Study Finds Local Media Influences Racial Perceptions
by Cayla Cassidy | published Sep. 26th, 2018
A research study titled "Shaping Our Stories" found that media coverage of people of color influences racial perceptions, and that the media feels a responsibility to help improve these perceptions. Causewave Community Partners, a non-profit organization dedicated to promoting change within the community, ran the study to increase understanding of how race is portrayed in the news in the Greater Rochester Area. Causewave then presented their findings at the Strong Museum of Play on Tuesday, Sept. 18, 2018.
Jeff Crane, superintendent of the the West Irondequoit Central School District and co-chair of the study’s steering committee, said the intended goal was to “spark a productive and collaborative dialogue ... that will lead to positive changes in our community.”
According to the report, the majority of both the media and black and African American survey participants found that the coverage surrounding people of color tends to have a more negative focus. In addition, more than 50 percent of all parties agreed that there should be more positive news involving people of color in order to have more well-rounded coverage of these communities.
Of those polled, 79 percent of African Americans expressed said agreement — an overwhelming majority. To reduce negative perceptions of minority communities, a survey participant was quoted as suggesting that the media report that “a person committed the crime, not a color.”
Causewave found that 76 percent of media members agree that they feel responsible when it comes to representing people of color in a manner as unbiased as possible, and that it is their job to help improve racial relations among their communities.
However, only 15 percent of the media surveyed believe that they do an accurate job of reporting on communities with higher populations of color.
How Was the Study Conducted?
Todd Butler, president and CEO of Causewave Community Partners, discussed how the study was conducted before presenting its results. This two-part project consisted of a poll of 550 community members of diverse racial backgrounds and represented the integrity of the population’s demographics. 46 local members of the media were also polled.
In addition to the polls, 75 volunteers from diverse backgrounds analyzed local news content during a 51-day time frame from Dec. 12, 2017 through Jan. 31, 2018. More than 2,000 stories from various local news sources, such as the Democrat & Chronicle’s print edition and other daily broadcasts, were evaluated.
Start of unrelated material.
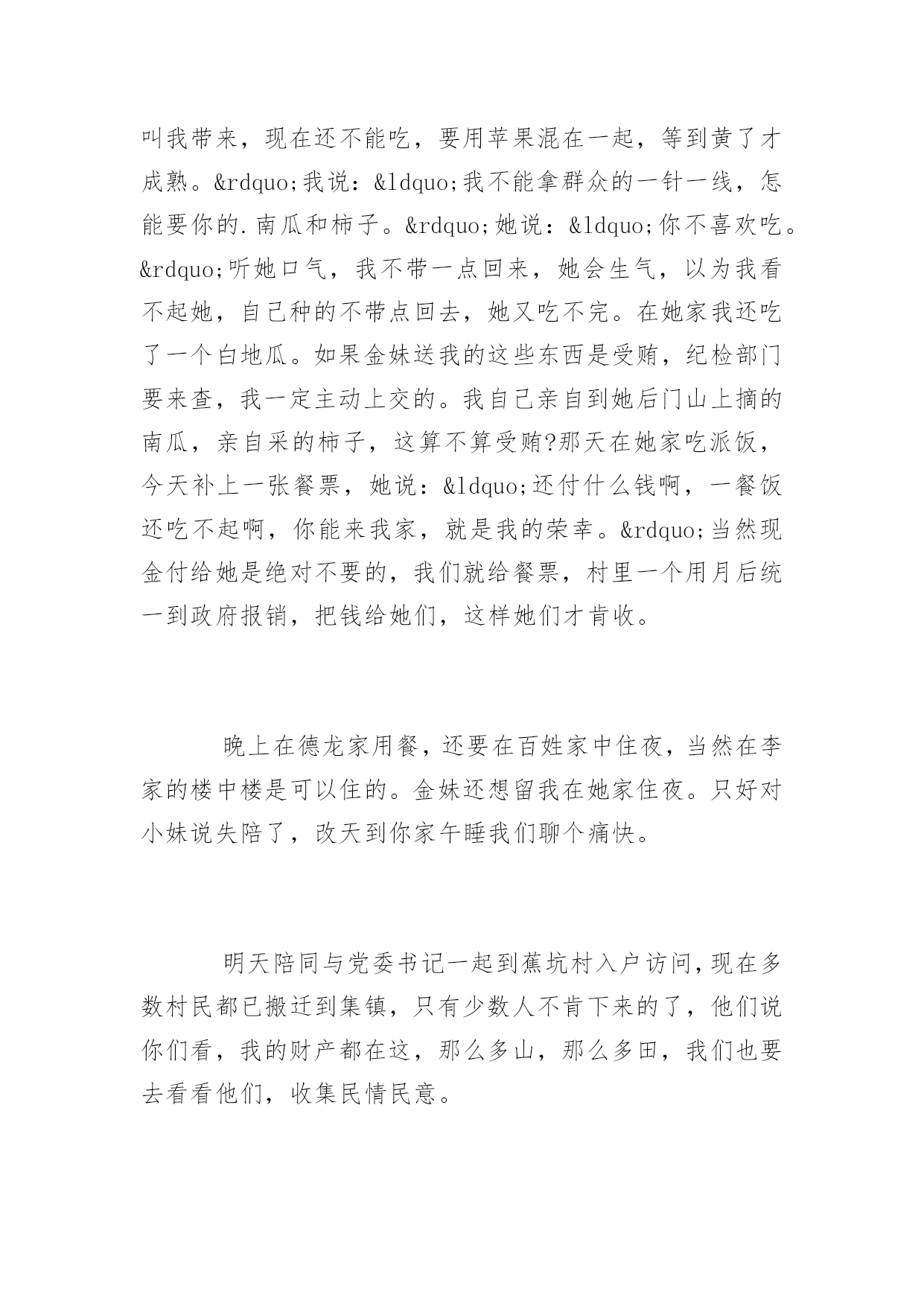 叫我带来，现在还不能吃，要用苹果混在一起，等到黄了才成熟。&rdquo;我说：&ldquo;我不能拿群众的一针一线，怎能要你的.南瓜和柿子。&rdquo;她说：&ldquo;你不喜欢吃。&rdquo;听她口气，我不带一点回来，她会生气，以为我看不起她，自己种的不带点回去，她又吃不完。在她家我还吃了一个白地瓜。如果金妹送我的这些东西是受贿，纪检部门要来查，我一定主动上交的。我自己亲自到她后门山上摘的南瓜，亲自采的柿子，这算不算受贿?那天在她家吃派饭，今天补上一张餐票，她说：&ldquo;还付什么钱啊，一餐饭还吃不起啊，你能来我家，就是我的荣幸。&rdquo;当然现金付给她是绝对不要的，我们就给餐票，村里一个用月后统一到政府报销，把钱给她们，这样她们才肯收。

晚上在德龙家用餐，还要在百姓家中住夜，当然在李家的楼中楼是可以住的。金妹还想留我在她家住夜。只好对小妹说失陪了，改天到你家午睡我们聊个痛快。

明天陪同与党委书记一起到蕉坑村入户访问，现在多数村民都已搬迁到集镇，只有少数人不肯下来的了，他们说你们看，我的财产都在这，那么多山，那么多田，我们也要去看看他们，收集民情民意。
Changes to news reporting, as mentioned in the study, could come from redefining what is considered to be news. Simeon Banister, vice president of community programs at The Community Foundation and a member of the steering committee, said that this could be achieved by expanding the definition of news rather than defining it “in a fairly narrow construct.”
“If ‘news’ is crime only and that crime is generally over-reported in communities of color, then the coverage will bare that out,” he said.
Banister, however, also suggested that the modification could prove difficult.
“I think that’s really one of the challenges that was posed today that I think is a really important one: ‘How do we actually think about news?’” Banister said. “If we broaden that definition to include some things that perhaps we haven’t traditionally considered news ... hopefully we get a broader representation that’s more fair.”
This shift could be achieved through active collaboration between communities and the media. Non-profit organizations could act as a resource for positive storytelling, and interact with people working in newsrooms, as stated in the report. It would also be beneficial for community members to provide feedback on what’s being covered.
But this is not a one way street — the responsibility is shared by newsrooms alike. In order to provide more “well-rounded” coverage, newsroom professionals should interact with the communities they are reporting on.
In addition to fostering new relationships, as mentioned in the report, news outlets can look to publish more dynamic content on their websites, such as videos from members of the community. They can seek out ways to turn what might be a negative story into one with an optimistic end.
Justin Murphy, a reporter for the Democrat & Chronicle, said one way the media could improve would be to "have more people of color in the newsroom, both reporters, editors, photographers, everything."
Not only could newsrooms diversify their staff, but reporters and newsroom staff could also expand their own networks.
“In general, having diverse — both personal and professional — connections will help you in doing a better of finding stories in communities of color and also help you in doing a better job of [reporting on] whatever stories you take on,” Murphy said.
Improvement is possible. Causewave is determined to “continue this conversation” going forward. They have partnered with RIT’s School of Communication to create a “community sourcebook,” which will involve creating a resource to encourage news and community relationship cultivation.
Continuing the Investigation
Causewave plans to re-run the study at the end of 2019 to see if the efforts are paying off. When Causewave met with newsroom staff and leadership, Butler said that they asked if open conversations about race reporting were taking place. The numbers weren’t as high as they could be, and he’d like to see them increase the next time the perception polls are done.
“I would hope that one of the things we might see is that instead of 40 percent of news professionals saying that they have open conversations about this in their newsrooms, maybe that’s 50 percent or 60 percent,” he said.
Though communities do have a duty to promote change, Butler thinks that change would be noticed the most through a shift in the news.
“The media responses are the things that we have more opportunity to influence and would have a greater influence on the community as a whole.”